In the lines below, find the one that contains "можно больше идей." and write it out exactly, along with every line that follows it.

--

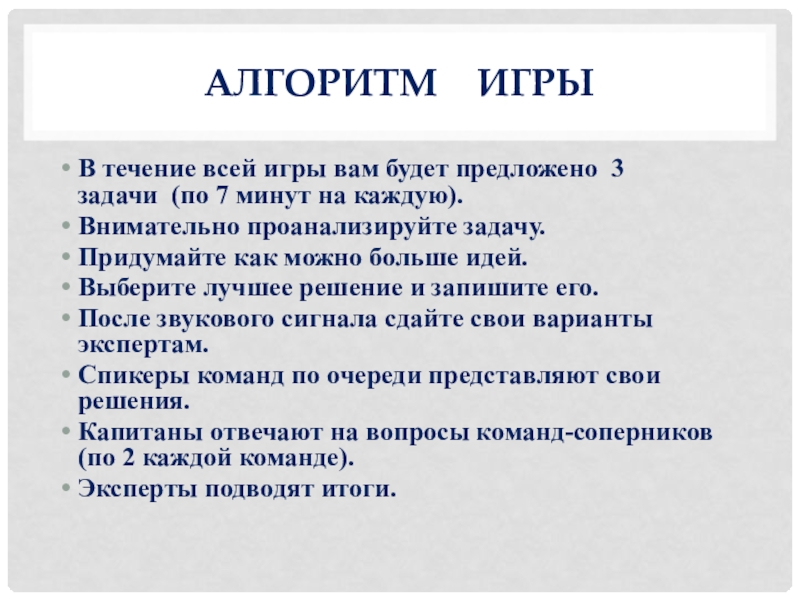 АЛГОРИТМ ИГРЫ

• В течение всей игры вам будет предложено 3 задачи (по 7 минут на каждую).
• Внимательно проанализируйте задачу.
• Придумайте как можно больше идей.
• Выберите лучшее решение и запишите его.
• После звукового сигнала сдайте свои варианты экспертам.
• Спикеры команд по очереди представляют свои решения.
• Капитаны отвечают на вопросы команд-соперников (по 2 каждой команде).
• Эксперты подводят итоги.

--

*TASK RESULT*
• Придумайте как можно больше идей.
• Выберите лучшее решение и запишите его.
• После звукового сигнала сдайте свои варианты экспертам.
• Спикеры команд по очереди представляют свои решения.
• Капитаны отвечают на вопросы команд-соперников (по 2 каждой команде).
• Эксперты подводят итоги.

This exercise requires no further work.